Top Tips for Businesses in the Middle East to Prevent Data Downtime as Employees are on Holid

Veeam® Software, the leader in Intelligent Data Management for the Hyper-Available Enterprise™, today announces its top tips to help business stay always on during the summer break. Over the next two months, the workforce will be reduced, but the same can’t be said for data usage. Banking, shopping and healthcare requirements won’t slow down, so businesses must be equipped to deliver digital services, ensure business continuity and reduce risk while managing customer expectations.

Below, Claude Schuck, Regional Manager for Middle East and Central Africa at Veeam Software, offers some advice to help businesses in the Middle East maintain their availability during the summer.

  • Pack up traditional backup

Data is the engine of digital transformation, but it is no longer enough to simply collect, store and protect data. The growth in volume and sprawl means the cost of managing, securing and protecting data is becoming more significant. Legacy backup and recovery solutions are not only expensive, but only offer an inflexible infrastructure that doesn’t expand or scale well to ever-changing business needs. Businesses need to be more proactive in how they address the information that’s available to them, create a competitive advantage and ultimately drive revenue. To address this, businesses must achieve hyper-availability, where always-on data automatically anticipates the needs and meets demands across multiple infrastructures – virtual, physical, cloud – while remaining protected, and ensuring compliance.
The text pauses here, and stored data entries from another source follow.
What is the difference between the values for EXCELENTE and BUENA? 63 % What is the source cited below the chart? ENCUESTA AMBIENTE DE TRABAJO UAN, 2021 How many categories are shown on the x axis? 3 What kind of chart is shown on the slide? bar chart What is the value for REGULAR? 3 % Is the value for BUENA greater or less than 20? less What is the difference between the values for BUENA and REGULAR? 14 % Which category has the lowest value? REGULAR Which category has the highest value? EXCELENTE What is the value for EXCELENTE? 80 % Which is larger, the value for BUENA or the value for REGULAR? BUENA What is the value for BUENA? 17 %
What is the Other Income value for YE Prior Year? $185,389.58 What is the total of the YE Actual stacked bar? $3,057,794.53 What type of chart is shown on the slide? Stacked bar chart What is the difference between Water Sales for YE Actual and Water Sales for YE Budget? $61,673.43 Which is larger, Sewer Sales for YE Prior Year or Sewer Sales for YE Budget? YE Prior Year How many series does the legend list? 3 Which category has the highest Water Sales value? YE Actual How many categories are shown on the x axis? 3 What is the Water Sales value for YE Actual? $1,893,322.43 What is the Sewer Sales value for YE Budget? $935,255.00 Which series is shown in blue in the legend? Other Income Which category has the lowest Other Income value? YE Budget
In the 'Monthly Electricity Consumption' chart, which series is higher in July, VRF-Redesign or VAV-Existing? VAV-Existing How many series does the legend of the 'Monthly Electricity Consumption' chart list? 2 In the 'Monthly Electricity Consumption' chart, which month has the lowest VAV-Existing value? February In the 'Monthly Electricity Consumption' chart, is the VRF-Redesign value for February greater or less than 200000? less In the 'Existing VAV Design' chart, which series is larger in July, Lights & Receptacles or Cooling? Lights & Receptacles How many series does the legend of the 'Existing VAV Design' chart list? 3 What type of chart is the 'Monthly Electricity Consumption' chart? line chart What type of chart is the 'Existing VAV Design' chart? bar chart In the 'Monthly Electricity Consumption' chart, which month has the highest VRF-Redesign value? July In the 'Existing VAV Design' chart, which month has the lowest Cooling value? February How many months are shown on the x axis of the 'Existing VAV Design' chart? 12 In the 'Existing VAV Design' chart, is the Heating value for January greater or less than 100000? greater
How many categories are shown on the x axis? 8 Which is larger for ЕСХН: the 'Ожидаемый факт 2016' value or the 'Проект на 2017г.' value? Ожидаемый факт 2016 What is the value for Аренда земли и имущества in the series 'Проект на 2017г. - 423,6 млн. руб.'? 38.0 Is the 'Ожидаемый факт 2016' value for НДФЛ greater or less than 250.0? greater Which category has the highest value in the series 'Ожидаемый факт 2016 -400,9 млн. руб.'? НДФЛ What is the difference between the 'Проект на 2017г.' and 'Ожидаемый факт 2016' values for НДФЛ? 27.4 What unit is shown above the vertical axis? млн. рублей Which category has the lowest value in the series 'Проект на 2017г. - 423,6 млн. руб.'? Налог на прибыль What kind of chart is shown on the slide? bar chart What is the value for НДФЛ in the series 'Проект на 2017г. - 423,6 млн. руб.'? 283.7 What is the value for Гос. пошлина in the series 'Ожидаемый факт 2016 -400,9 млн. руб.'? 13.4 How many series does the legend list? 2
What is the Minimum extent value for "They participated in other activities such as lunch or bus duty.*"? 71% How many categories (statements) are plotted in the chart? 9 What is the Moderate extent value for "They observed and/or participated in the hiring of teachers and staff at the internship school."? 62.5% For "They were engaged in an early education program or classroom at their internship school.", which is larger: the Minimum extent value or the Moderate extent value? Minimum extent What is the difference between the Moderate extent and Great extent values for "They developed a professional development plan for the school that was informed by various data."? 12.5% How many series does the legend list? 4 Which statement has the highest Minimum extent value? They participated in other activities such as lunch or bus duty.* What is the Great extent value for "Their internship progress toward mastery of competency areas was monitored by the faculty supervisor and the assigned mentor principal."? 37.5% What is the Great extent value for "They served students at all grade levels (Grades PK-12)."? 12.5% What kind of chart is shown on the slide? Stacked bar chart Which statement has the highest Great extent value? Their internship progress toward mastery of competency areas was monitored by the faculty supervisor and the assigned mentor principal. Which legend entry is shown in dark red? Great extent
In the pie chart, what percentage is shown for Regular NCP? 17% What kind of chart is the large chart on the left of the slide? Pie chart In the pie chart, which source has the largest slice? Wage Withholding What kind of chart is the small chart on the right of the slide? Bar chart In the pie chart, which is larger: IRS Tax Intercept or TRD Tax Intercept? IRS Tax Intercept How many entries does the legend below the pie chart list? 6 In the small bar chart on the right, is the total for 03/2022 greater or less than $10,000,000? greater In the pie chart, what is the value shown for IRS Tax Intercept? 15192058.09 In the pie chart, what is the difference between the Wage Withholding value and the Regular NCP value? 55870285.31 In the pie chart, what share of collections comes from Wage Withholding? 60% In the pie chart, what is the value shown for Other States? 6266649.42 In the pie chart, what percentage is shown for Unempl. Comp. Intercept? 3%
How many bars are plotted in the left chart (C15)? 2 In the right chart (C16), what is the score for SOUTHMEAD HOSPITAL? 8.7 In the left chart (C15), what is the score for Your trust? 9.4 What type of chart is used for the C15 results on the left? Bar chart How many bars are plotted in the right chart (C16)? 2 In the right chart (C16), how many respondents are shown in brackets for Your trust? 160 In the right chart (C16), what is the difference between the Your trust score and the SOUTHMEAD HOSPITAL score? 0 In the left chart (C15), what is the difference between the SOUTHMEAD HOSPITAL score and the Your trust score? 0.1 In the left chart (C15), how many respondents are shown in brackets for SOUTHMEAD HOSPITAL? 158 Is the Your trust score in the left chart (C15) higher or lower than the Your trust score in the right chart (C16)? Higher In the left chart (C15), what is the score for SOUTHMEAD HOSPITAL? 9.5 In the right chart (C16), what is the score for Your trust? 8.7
  • Factor in the right data protection

Data management and protection is essential if businesses are to not only survive, but to drive the digital transformation and thrive in an increasingly competitive environment. Over the last few years, there have been data centre outages and increasingly sophisticated ransomware attacks, which could have had irreparable consequences to not only brand reputation but also data and financial loss. Hospitals store critical patient data, which if a victim of malware could result in cancelling life-saving operations while banks have access to sensitive personal data, which if not appropriately protected could result in serious financial theft. Today, businesses must re-evaluate their data management strategy and take a holistic and a more proactive approach to data management. One that is on the right infrastructure, always protected, ready to work, in the right place, at the right time while meeting regulations, such as GDPR.

  • Explore alternative staffing

Always on businesses don’t stop, sales targets still exist, and customers have requirements that need to be met.  During the summer period, businesses should consider re-allocating staff to cover certain roles and responsibilities of another employee during their holiday, to not only drive learning and development initiatives, but also address a potential skills gap in the company. Similarly, certain industries encourage it, particularly retail, leisure and hospitality, who take on seasonal and part-time workers to help meet the always on demands during peak periods. While this addresses the immediate business needs, consideration needs to be given to what data employees have access to, and what processes are in place to mitigate the risk posed by those with authorised data access, who have bad intentions. It is not enough to adhere to legislation, such as GDPR, that focuses on what data businesses have access to and how they use it, if they don’t drill down to the micro level at what individuals could do with the available data.

  • Avoid the burnout from traditional data and storage maintenance

In the age of the Hyper-Available Enterprise, businesses must evolve from a policy-driven approach to a behaviour-driven strategy. Data needs to become intelligent and self-managing to improve the responsiveness, security and business value of data. IT teams are responsible for the availability of the data and ability for the organisation to innovate, respond to marketplace needs and deliver new digital services. By moving to a more proactive mode of automation and orchestration, businesses can harness the value of its data to better adapt and anticipate the needs of the always-on customer. By reducing the cost and time the IT team has to spend on managing and storing data, the team can focus on driving the digital transformation of the business.